=== Extracted information ===
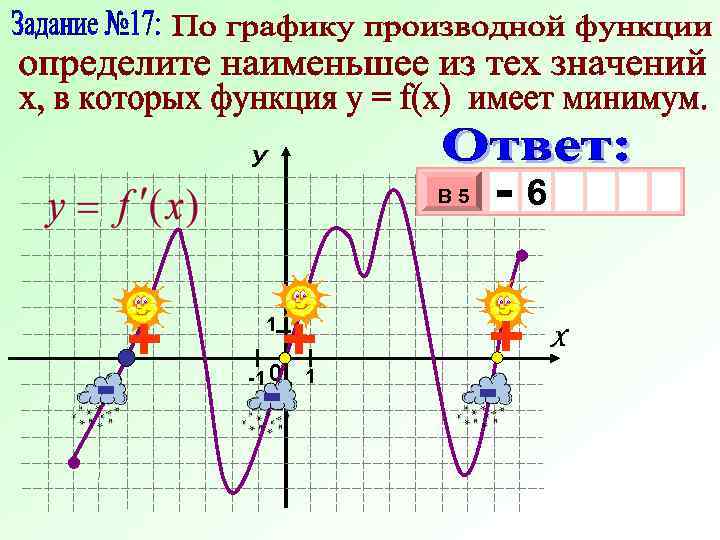 Задание №17: По графику производной функции определите наименьшее из тех значений x, в которых функция y = f(x) имеет минимум.

Ответ:

В 5 - 6

$y = f'(x)$

y

x

1

-1

0

1

+

+

+

-

-

-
===
Prompt> Since the pictures are not wanted, write out the rest of the data exactly as it reads.

Response to the task>
 Задание №17: По графику производной функции определите наименьшее из тех значений x, в которых функция y = f(x) имеет минимум.

Ответ:

В 5 - 6

$y = f'(x)$

y

x

1

-1

0

1

+

+

+

-

-

-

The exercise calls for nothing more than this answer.